- _Assigned task_
Among the entries below, take the line with "common name: new zealand robin" and the line with "United States, site lebec_CA-39.", and output them and every line between them exactly, with nothing else.

- _Exercise materials_
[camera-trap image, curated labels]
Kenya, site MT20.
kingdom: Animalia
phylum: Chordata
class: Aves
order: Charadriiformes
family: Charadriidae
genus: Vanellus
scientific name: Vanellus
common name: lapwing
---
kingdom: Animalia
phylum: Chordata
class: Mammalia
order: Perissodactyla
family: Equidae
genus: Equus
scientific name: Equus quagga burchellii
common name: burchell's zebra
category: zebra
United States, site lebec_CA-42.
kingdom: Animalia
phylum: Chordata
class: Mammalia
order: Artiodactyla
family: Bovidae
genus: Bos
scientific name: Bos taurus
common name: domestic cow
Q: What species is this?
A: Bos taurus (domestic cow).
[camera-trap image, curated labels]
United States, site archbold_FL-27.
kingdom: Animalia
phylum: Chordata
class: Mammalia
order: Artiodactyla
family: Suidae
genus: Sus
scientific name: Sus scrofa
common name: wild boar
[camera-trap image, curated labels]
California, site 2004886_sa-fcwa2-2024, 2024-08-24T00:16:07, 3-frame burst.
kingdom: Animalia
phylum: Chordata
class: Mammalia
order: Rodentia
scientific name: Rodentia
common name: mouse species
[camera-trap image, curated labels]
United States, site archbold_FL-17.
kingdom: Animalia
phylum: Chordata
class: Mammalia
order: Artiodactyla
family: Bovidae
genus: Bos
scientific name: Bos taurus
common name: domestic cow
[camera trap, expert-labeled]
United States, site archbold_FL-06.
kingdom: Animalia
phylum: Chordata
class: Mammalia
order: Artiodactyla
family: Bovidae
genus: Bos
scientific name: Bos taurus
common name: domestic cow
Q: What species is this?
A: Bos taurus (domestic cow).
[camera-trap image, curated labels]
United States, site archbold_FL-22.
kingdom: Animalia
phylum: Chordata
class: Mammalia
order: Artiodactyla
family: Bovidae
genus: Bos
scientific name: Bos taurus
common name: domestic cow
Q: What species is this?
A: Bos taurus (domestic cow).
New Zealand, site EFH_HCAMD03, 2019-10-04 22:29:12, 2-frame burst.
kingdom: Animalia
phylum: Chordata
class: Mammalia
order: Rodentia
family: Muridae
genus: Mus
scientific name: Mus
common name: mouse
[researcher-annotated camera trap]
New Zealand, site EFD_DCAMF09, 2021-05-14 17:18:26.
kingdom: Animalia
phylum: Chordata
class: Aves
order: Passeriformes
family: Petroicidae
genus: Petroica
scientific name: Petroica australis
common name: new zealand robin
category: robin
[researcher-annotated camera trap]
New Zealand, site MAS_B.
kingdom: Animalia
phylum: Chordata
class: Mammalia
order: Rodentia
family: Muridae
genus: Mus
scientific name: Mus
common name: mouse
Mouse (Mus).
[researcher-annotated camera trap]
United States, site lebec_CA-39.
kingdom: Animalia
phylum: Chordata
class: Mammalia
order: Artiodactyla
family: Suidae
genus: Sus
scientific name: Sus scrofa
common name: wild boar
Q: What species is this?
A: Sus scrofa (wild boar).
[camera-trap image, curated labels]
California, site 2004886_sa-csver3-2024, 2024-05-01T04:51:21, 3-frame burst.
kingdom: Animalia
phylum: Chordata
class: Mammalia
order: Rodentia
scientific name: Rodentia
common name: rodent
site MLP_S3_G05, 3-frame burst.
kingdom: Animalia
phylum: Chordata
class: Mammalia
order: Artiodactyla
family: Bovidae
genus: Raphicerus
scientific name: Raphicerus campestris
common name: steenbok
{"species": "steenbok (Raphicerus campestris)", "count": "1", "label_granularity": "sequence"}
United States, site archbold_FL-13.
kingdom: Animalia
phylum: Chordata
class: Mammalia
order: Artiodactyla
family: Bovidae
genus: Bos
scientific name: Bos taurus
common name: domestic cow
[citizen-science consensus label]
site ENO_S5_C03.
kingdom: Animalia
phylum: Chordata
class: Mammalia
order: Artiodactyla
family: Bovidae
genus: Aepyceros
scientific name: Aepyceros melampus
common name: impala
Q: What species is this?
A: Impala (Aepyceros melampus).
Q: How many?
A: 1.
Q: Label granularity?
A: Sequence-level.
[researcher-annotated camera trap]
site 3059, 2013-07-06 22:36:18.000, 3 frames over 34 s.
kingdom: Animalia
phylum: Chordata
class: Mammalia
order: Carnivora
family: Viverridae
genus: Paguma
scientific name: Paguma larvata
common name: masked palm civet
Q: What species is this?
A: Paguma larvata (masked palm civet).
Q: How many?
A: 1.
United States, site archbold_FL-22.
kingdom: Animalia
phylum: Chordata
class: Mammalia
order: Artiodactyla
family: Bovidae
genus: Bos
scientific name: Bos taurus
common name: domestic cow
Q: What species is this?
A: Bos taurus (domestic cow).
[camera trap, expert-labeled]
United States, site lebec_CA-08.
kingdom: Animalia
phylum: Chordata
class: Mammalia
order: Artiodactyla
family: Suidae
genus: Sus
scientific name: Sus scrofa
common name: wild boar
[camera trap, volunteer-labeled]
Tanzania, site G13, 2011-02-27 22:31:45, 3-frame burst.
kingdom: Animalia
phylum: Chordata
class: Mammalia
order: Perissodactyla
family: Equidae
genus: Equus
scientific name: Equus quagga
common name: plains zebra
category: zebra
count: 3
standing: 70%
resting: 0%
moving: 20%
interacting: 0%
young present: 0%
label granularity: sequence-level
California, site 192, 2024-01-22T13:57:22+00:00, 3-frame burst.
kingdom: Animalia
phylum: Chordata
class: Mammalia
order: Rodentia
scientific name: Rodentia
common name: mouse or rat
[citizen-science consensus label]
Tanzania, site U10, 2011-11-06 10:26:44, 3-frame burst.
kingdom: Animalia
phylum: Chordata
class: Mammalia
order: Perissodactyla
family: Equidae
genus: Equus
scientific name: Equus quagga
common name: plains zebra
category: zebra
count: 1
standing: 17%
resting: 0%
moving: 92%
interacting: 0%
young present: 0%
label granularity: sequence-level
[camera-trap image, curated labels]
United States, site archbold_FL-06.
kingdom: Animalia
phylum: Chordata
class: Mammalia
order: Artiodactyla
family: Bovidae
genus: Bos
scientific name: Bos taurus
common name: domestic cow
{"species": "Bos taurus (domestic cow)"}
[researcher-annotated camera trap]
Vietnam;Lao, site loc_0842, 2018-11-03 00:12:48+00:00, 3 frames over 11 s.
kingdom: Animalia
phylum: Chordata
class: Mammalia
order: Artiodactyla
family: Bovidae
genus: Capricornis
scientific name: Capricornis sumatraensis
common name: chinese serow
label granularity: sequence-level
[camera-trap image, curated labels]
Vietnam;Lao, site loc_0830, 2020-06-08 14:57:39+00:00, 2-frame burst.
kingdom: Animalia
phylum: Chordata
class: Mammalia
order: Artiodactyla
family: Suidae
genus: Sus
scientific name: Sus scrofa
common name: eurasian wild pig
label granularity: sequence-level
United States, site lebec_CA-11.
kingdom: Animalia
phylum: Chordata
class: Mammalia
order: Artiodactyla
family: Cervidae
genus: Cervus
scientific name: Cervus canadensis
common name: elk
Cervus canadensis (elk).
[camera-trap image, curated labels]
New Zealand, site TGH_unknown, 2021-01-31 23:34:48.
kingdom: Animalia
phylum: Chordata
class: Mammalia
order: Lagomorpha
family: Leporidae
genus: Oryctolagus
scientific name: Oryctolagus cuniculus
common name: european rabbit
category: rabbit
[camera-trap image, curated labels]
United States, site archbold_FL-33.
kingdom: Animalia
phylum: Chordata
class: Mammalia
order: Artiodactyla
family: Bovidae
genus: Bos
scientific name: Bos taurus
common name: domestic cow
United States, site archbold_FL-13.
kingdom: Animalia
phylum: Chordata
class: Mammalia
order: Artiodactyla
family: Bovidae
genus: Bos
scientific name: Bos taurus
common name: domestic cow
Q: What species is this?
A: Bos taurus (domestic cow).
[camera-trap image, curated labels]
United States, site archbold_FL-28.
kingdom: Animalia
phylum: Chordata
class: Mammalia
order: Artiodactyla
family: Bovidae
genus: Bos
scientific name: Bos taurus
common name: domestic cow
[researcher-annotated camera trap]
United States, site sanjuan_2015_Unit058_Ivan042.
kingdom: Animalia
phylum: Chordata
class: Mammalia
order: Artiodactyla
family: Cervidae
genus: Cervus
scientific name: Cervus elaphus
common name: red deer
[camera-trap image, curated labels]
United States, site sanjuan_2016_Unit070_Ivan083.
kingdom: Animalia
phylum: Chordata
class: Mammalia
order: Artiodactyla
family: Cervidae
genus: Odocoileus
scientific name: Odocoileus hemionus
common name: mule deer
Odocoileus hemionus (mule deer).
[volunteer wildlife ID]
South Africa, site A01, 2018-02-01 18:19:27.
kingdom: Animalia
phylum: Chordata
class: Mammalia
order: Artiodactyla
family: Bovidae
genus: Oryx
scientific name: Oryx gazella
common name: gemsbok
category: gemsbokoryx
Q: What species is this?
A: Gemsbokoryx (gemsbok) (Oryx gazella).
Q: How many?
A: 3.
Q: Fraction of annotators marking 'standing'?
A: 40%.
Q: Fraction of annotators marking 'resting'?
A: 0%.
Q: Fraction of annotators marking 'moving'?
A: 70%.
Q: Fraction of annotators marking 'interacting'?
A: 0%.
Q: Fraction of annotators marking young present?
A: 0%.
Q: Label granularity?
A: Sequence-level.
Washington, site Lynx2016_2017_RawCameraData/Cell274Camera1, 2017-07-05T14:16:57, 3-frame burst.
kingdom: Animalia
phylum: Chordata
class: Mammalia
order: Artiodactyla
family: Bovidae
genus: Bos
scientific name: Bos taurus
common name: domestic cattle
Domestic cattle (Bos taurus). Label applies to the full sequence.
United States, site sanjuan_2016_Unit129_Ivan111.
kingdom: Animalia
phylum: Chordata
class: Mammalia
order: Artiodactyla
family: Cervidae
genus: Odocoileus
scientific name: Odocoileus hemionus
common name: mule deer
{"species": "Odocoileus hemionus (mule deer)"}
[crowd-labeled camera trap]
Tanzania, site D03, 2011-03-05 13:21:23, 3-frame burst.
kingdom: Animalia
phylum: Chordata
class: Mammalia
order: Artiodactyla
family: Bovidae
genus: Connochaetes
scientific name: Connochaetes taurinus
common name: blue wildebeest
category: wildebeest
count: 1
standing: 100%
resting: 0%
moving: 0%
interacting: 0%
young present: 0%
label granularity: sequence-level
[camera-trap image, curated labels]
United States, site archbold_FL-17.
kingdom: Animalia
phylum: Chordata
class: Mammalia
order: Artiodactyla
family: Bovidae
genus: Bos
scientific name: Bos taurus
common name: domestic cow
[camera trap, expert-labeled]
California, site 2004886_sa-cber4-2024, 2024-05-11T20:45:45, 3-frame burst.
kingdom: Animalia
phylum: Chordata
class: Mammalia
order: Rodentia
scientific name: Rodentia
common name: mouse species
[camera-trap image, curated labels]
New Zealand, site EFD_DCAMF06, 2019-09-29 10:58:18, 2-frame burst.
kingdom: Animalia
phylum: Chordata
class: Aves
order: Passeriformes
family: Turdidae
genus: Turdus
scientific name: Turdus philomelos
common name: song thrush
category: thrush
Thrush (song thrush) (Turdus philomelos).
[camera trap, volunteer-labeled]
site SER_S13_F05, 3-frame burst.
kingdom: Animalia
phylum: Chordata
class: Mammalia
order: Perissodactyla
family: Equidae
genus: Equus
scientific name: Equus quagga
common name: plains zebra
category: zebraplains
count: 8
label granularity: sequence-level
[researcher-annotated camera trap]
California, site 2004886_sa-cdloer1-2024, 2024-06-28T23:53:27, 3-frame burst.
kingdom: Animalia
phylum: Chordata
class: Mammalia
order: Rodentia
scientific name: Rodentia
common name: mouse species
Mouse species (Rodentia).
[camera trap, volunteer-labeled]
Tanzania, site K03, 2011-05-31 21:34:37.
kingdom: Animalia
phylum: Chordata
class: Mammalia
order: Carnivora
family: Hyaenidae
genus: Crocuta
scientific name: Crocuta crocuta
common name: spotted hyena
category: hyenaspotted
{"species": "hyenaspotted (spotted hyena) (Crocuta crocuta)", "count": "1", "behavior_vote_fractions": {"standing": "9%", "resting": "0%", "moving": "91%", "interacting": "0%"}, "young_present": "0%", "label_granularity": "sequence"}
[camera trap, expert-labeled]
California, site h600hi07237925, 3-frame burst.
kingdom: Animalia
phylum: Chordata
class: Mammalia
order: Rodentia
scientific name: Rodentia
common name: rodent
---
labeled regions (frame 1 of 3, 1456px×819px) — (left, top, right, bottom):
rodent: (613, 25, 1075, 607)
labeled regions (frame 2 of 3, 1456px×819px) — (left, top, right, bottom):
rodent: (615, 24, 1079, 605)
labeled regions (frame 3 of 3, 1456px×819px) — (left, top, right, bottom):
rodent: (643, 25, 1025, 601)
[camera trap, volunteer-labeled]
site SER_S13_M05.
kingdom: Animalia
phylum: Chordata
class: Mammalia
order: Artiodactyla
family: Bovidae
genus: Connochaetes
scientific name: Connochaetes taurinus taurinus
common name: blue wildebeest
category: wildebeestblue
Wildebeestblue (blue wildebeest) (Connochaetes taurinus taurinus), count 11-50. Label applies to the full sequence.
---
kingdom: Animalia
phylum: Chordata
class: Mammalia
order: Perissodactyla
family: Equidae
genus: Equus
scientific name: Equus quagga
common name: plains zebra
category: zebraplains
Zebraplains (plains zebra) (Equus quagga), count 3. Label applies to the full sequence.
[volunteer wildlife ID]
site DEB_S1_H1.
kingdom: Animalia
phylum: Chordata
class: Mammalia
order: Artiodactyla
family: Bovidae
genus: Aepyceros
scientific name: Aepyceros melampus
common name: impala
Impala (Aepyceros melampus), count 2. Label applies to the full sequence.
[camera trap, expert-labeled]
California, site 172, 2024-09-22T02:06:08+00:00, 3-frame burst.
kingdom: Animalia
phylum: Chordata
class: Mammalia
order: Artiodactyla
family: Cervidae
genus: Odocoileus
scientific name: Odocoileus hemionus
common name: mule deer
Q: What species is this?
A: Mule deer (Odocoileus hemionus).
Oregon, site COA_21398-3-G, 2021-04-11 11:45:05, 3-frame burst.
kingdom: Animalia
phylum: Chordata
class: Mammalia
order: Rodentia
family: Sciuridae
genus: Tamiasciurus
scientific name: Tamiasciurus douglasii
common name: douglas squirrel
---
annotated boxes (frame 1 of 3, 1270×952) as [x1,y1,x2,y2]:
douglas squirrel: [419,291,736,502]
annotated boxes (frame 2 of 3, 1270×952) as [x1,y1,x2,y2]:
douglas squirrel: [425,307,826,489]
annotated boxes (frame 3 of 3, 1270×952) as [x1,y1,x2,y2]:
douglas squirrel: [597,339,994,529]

- _Result for this task_
common name: new zealand robin
category: robin
[researcher-annotated camera trap]
New Zealand, site MAS_B.
kingdom: Animalia
phylum: Chordata
class: Mammalia
order: Rodentia
family: Muridae
genus: Mus
scientific name: Mus
common name: mouse
Mouse (Mus).
[researcher-annotated camera trap]
United States, site lebec_CA-39.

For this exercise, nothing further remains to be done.